### Extracted text

Claude Code Agent Team working example with Oh My Team agents
Claude Code shipped an experimental channel system. The idea is great and we are familiar from other tools like OpenClaw — connect a messaging bot to your terminal so you can talk to Claude from your phone. But in practice, it's one bot connected to one terminal. Close the terminal, session dies. Want two projects? Two bots. There's no session management, no routing, no persistence.

I've been using Claude Code as my primary dev tool for months. I wanted to manage multiple projects from my phone without setting up separate bots for each one. So I built a router on top of Claude Code's channel protocol.

The problem

Claude Code's channel feature gives you:

  • One bot ↔ one terminal session
  • Close the terminal, lose the session
  • No way to run multiple projects through the same bot
  • No session management (start, stop, list, switch)

######
### Information given

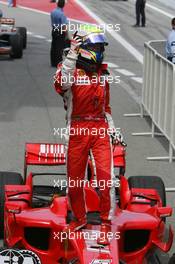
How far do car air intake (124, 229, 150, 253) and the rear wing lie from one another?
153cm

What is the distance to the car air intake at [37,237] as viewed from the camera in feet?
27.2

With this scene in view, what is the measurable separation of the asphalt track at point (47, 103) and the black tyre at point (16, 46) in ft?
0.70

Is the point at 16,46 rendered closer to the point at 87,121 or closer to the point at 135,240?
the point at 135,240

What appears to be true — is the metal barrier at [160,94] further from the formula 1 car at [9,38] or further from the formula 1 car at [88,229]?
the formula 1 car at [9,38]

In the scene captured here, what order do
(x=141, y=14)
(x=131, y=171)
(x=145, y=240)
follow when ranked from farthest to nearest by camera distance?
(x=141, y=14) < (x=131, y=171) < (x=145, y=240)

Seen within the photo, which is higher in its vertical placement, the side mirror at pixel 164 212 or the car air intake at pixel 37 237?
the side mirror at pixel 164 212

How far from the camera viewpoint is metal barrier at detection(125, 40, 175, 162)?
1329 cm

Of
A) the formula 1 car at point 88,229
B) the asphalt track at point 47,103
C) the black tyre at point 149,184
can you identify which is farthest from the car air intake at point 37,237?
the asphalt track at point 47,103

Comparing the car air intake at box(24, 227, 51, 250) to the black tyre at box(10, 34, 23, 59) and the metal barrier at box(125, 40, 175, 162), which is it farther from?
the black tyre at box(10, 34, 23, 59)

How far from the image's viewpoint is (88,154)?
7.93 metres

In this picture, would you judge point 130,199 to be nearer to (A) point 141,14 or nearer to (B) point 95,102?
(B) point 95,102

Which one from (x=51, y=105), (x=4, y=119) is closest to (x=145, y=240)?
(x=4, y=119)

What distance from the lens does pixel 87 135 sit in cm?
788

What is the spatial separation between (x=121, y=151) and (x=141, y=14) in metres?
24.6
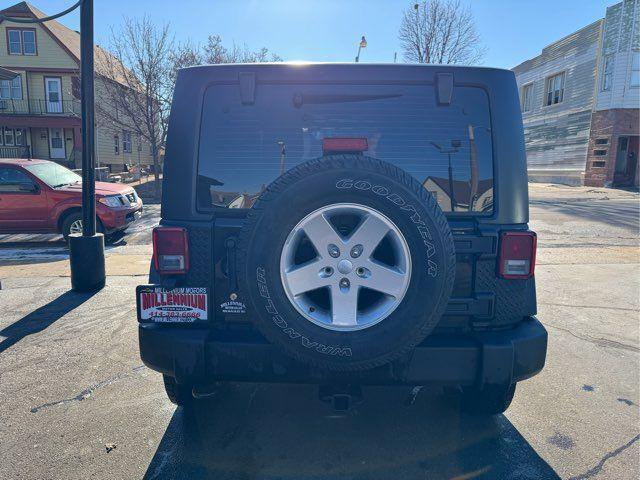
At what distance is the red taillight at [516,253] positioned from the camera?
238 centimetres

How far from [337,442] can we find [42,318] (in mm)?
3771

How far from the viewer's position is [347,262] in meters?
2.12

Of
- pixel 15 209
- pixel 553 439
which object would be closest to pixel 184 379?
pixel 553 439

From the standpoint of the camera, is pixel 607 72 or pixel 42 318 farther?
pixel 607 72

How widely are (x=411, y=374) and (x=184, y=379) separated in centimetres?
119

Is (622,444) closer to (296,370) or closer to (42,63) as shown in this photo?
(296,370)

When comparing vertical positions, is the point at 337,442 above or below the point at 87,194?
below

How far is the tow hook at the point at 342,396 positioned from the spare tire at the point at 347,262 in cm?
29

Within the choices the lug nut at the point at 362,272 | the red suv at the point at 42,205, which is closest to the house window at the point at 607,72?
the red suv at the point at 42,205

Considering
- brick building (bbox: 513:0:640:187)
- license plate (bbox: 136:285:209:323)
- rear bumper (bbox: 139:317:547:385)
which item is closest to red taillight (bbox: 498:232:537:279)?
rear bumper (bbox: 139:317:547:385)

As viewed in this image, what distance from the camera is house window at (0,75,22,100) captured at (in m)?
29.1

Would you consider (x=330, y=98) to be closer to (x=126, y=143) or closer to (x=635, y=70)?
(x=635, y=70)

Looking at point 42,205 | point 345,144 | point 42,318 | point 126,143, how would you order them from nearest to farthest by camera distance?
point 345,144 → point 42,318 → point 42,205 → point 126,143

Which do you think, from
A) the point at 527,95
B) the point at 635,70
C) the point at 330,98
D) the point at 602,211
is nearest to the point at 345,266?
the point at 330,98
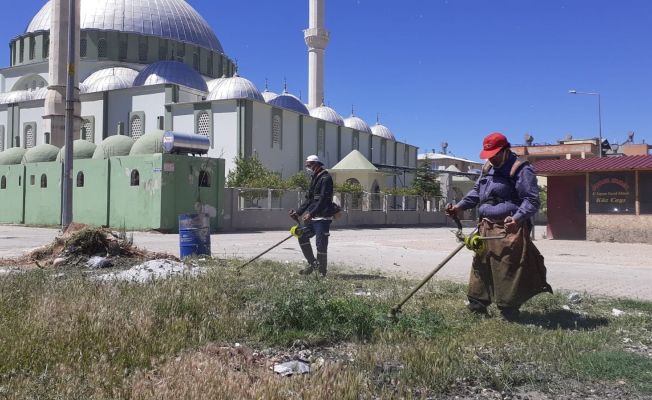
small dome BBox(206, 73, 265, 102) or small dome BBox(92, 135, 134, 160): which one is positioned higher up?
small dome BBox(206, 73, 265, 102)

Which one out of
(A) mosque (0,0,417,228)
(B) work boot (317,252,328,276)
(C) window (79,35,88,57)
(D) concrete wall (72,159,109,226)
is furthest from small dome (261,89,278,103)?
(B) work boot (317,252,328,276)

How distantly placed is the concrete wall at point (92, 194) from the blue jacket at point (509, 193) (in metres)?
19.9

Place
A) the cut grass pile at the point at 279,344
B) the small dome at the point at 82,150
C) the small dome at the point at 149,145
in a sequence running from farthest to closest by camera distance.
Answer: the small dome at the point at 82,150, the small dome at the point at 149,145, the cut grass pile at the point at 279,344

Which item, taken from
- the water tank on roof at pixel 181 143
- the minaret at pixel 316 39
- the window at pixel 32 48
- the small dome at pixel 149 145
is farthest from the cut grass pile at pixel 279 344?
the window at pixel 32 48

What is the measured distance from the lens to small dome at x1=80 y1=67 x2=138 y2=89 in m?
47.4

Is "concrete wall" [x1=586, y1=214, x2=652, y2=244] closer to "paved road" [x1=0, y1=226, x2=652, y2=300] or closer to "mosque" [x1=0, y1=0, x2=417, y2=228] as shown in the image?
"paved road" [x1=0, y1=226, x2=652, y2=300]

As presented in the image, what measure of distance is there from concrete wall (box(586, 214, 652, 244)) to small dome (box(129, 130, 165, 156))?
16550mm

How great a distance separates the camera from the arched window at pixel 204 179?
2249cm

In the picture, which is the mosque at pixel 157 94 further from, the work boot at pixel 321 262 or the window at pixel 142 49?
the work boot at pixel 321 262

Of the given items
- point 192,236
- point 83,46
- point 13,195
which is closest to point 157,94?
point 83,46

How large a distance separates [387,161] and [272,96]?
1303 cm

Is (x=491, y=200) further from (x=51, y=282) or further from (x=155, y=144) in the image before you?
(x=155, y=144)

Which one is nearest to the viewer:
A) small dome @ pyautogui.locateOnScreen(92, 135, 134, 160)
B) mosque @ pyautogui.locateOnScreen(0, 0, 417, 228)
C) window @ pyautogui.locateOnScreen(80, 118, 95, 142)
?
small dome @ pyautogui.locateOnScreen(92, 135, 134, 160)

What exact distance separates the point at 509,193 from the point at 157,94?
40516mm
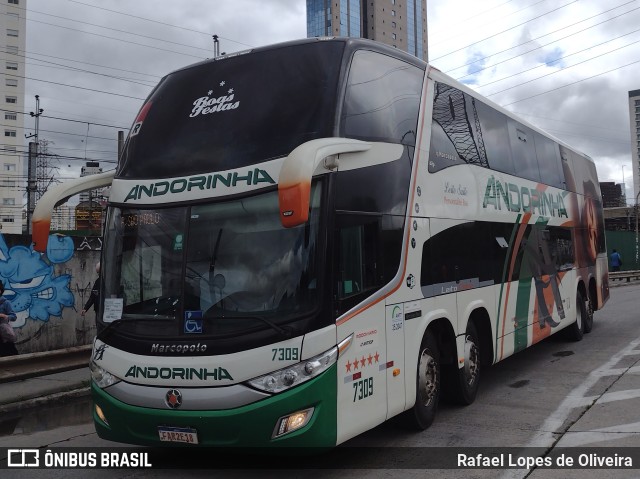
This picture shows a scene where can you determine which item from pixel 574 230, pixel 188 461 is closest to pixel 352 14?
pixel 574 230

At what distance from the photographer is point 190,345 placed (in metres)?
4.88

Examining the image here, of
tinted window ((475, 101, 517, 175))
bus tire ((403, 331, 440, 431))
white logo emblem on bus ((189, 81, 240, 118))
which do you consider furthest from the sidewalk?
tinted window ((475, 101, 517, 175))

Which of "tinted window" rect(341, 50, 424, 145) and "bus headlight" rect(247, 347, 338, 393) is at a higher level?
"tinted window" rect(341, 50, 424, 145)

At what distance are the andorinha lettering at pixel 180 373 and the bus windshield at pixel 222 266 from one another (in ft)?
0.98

######
### Information given

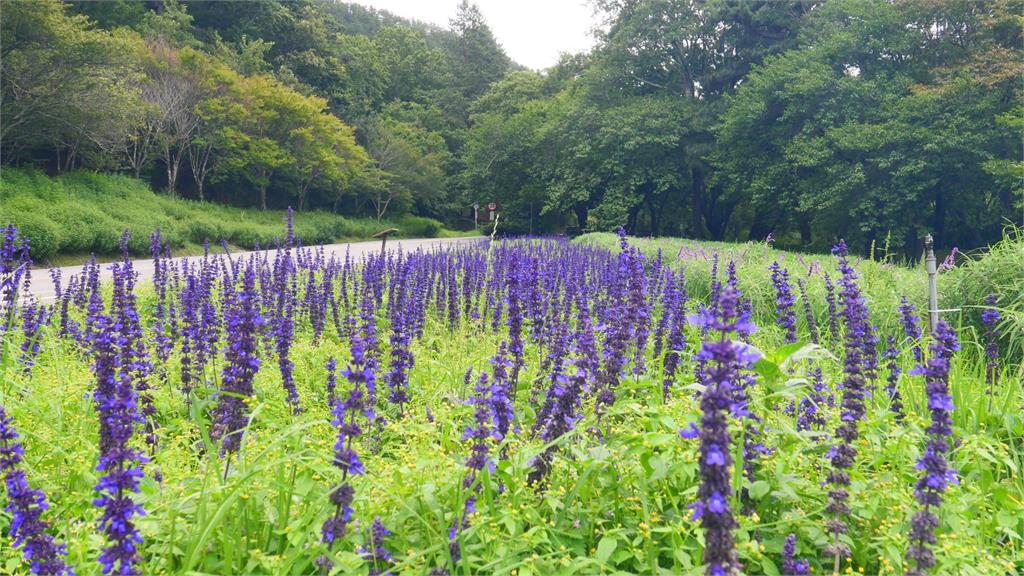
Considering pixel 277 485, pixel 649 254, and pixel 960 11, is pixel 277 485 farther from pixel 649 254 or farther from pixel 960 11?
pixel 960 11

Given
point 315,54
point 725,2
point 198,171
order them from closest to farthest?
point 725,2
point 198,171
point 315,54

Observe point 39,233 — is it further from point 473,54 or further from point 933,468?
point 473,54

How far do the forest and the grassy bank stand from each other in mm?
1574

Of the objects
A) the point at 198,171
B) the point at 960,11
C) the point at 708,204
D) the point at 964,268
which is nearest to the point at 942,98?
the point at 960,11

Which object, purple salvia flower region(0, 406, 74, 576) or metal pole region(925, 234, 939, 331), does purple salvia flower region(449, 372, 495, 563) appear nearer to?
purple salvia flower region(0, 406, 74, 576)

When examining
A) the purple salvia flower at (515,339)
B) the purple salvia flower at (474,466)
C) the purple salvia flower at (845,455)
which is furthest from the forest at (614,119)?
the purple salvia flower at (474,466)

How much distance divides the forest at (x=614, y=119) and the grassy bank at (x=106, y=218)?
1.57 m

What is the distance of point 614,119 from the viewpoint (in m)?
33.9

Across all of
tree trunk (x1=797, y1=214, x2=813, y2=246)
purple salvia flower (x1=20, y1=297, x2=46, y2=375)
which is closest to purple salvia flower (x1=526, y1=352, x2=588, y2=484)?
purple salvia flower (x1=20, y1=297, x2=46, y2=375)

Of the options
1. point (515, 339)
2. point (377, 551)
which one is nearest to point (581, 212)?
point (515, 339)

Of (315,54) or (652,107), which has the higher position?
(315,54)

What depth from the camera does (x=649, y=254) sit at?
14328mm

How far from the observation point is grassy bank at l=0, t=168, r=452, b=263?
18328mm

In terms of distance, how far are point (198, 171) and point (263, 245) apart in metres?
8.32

######

> **Directions**
#1 Retype the passage of the Claude Code channel text starting at "The problem" and ending at "stop, list, switch)".
#2 Continue the Claude Code channel text from where it stops.

> **Answers to each task**
#1
The problem

Claude Code's channel feature gives you:

  • One bot ↔ one terminal session
  • Close the terminal, lose the session
  • No way to run multiple projects through the same bot
  • No session management (start, stop, list, switch)

#2
If you're working on one thing at a time and sitting at your desk, it works fine. But I'm usually juggling 3-5 projects and I want to check on them from my couch, from my phone, from wherever.

What I built

Oh My Team is a Claude Code plugin that adds three things:

1. A session router

A lightweight router sits between your messaging platform and Claude Code sessions. One bot, multiple sessions, each isolated in its own thread/topic.

Telegram Group: "Oh My Team Hub"
+-- General topic     ← Hub: start/stop/list sessions
+-- Topic: frontend   ← Bridge → Claude (frontend project)
+-- Topic: backend    ← Bridge → Claude (backend project)
+-- Topic: mobile     ← Bridge → Claude (mobile project)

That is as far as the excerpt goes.